Dr. Edward Wild, MD, Ph.D.
MRC Clinician Scientist
UCL Institute of Neurology

Consultant Neurologist at the National Hospital for Neurology and Neurosurgery in London’s Queen Square, running clinics in general neurology, neurogenetic movement disorders and Huntington’s disease. MRC Clinician Scientist at UCL Institute of Neurology, and a Principal Investigator at UCL Huntington’s Disease Centre. His clinical research aims to accelerate the development of new therapies to make a real difference for people impacted by Huntington’s disease. He has authored 6 book chapters and over 50 peer-reviewed publications. He serves on the medical advisory panel of the Huntington’s Disease Association, the Editorial Boards of Journal of Huntington’s Disease and PLoS Currents: Huntington’s Disease and the steering committee to the UK All-Party Parliamentary Group on Huntington’s disease.
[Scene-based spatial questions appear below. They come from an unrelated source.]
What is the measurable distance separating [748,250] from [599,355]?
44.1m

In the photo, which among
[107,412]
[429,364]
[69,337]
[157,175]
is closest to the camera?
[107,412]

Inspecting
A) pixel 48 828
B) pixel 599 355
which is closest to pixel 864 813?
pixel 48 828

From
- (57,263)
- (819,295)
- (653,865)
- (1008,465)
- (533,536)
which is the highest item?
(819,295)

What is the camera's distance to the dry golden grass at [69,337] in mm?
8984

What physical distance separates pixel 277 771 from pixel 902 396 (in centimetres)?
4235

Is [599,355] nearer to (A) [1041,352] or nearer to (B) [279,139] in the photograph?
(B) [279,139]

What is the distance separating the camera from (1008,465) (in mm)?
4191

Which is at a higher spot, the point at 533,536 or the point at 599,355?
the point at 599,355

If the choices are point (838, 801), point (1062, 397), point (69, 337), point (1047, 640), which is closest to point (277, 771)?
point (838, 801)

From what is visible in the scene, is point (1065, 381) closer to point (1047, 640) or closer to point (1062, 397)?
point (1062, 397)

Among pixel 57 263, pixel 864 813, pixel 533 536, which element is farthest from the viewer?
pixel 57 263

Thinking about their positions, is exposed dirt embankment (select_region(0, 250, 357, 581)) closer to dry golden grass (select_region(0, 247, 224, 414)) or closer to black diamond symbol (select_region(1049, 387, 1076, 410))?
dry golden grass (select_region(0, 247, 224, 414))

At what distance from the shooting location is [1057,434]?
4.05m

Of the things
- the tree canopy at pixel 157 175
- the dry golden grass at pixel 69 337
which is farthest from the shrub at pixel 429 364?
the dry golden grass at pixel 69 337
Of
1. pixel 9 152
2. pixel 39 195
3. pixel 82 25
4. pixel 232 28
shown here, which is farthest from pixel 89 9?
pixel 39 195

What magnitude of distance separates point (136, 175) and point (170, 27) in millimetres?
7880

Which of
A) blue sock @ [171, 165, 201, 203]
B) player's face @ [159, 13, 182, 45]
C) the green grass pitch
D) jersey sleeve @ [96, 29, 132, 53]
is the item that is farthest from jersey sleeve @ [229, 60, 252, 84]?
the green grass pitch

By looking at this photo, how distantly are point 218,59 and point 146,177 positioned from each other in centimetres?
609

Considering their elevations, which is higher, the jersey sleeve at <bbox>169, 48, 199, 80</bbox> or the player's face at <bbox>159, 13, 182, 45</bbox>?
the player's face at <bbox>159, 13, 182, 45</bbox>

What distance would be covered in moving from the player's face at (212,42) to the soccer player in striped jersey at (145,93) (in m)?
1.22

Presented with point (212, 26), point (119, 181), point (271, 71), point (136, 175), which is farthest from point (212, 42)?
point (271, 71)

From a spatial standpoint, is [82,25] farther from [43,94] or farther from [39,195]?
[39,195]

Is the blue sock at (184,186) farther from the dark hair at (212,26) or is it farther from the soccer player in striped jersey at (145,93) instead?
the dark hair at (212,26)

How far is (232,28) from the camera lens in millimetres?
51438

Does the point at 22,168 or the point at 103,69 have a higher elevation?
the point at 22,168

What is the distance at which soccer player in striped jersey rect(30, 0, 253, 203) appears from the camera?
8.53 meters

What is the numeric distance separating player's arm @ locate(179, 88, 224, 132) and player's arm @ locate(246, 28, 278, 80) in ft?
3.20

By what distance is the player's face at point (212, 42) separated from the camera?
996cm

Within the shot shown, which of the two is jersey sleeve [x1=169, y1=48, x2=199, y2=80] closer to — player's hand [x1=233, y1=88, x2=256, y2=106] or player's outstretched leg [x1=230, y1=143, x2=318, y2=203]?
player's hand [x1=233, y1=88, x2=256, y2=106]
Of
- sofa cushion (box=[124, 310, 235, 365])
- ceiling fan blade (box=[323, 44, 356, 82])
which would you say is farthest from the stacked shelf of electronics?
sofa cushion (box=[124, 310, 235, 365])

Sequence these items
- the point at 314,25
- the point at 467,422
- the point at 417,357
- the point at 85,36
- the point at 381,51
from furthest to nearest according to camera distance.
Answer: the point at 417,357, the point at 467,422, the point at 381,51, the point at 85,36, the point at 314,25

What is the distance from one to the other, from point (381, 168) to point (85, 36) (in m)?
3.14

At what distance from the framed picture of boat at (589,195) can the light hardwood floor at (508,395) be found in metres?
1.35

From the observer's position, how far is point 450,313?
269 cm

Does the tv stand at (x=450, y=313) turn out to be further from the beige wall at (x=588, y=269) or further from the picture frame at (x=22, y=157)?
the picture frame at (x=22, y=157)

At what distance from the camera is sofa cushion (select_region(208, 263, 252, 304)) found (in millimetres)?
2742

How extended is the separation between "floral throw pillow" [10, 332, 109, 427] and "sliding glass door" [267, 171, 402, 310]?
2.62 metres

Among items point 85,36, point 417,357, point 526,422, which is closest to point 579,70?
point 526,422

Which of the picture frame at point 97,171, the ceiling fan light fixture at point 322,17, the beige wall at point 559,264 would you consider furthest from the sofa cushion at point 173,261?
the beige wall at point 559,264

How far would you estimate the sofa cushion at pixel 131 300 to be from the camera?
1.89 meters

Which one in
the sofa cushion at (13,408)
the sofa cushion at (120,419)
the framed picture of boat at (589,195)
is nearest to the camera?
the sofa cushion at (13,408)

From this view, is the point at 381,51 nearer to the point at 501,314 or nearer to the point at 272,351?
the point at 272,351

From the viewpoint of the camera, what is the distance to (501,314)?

He is the Lead Facilitator of the European Huntington’s Disease Network‘s Biomarkers Working Group and an emeritus member of the Network’s Scientific and Bioethical Advisory Committee.

Lauren Byrne, MRes

Research Assistant for HD-CSF and Part-time PhD student
Huntington’s Disease Centre, UCL Institute of Neurology

Lauren is a research assistant and PhD student to Dr Ed Wild for the HD-CSF study. She studied Biology at Imperial College London, graduating in 2014 and completed her masters in 2015 on Translational Neurology at UCL Institute of Neurology. She is working on developing biofluid biomarkers that can be used to track disease onset and progression in blood and CSF of patients with HD. Her most recent work on a blood test known as neurofilament light (NFL) was recently published in the prestigious journal Lancet Neurology.